● Provided data:
* start *

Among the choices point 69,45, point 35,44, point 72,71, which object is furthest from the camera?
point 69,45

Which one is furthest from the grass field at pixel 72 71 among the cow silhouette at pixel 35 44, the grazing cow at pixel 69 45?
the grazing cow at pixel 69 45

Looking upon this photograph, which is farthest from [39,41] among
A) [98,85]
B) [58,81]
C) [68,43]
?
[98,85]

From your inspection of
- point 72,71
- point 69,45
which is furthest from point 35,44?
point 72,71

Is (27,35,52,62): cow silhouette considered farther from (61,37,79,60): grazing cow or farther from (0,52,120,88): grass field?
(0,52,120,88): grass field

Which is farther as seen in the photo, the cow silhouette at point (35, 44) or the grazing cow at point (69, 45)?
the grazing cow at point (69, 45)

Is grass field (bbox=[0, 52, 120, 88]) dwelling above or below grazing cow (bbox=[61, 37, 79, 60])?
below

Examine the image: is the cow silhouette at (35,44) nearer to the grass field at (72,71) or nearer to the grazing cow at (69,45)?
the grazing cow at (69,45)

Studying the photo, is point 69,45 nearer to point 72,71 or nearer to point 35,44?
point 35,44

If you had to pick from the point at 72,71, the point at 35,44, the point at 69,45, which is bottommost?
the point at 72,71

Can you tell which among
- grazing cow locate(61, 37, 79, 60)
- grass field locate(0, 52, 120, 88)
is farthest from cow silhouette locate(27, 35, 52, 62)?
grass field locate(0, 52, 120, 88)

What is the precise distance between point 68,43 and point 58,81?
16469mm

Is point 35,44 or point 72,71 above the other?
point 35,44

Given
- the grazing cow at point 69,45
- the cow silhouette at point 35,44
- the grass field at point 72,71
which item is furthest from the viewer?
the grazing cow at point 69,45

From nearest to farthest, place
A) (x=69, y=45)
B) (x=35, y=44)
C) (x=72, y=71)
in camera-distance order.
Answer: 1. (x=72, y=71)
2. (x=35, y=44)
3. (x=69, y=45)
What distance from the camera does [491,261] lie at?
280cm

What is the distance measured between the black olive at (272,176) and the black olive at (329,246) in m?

* end *

Copy all of the data. Keep every word exactly as it is.

● Solution below:
Among the choices point 69,45, point 35,44, point 72,71, which object is furthest from the camera?
point 69,45

Which one is furthest from the grass field at pixel 72 71 among the cow silhouette at pixel 35 44, the grazing cow at pixel 69 45?
the grazing cow at pixel 69 45

Looking upon this photograph, which is farthest from [39,41] among
A) [98,85]
B) [58,81]
C) [68,43]
?
[98,85]

From your inspection of
- point 72,71
- point 69,45
which is furthest from point 35,44?
point 72,71

Is (27,35,52,62): cow silhouette considered farther from (61,37,79,60): grazing cow or farther from (0,52,120,88): grass field?
(0,52,120,88): grass field

Which is farther as seen in the photo, the cow silhouette at point (35, 44) or the grazing cow at point (69, 45)?
the grazing cow at point (69, 45)

Is grass field (bbox=[0, 52, 120, 88]) dwelling above or below grazing cow (bbox=[61, 37, 79, 60])?
below

Examine the image: is the cow silhouette at (35,44) nearer to the grass field at (72,71) or nearer to the grazing cow at (69,45)?
the grazing cow at (69,45)

Studying the photo, is point 69,45 nearer to point 72,71 or nearer to point 35,44?
point 35,44

If you had to pick from the point at 72,71, the point at 35,44, the point at 69,45, which is bottommost?
the point at 72,71

Can you tell which among
- grazing cow locate(61, 37, 79, 60)
- grass field locate(0, 52, 120, 88)
is farthest from cow silhouette locate(27, 35, 52, 62)?
grass field locate(0, 52, 120, 88)

What is the precise distance between point 68,43 and point 58,81?
16469mm

Is point 35,44 or point 72,71 above the other?
point 35,44

Given
- the grazing cow at point 69,45
- the cow silhouette at point 35,44
- the grass field at point 72,71
which item is furthest from the viewer?
the grazing cow at point 69,45

From nearest to farthest, place
A) (x=69, y=45)
B) (x=35, y=44)
C) (x=72, y=71)
in camera-distance order.
Answer: 1. (x=72, y=71)
2. (x=35, y=44)
3. (x=69, y=45)
What distance from the camera does [491,261] lie at?
280cm

What is the distance measured between the black olive at (272,176) and the black olive at (329,246) in m?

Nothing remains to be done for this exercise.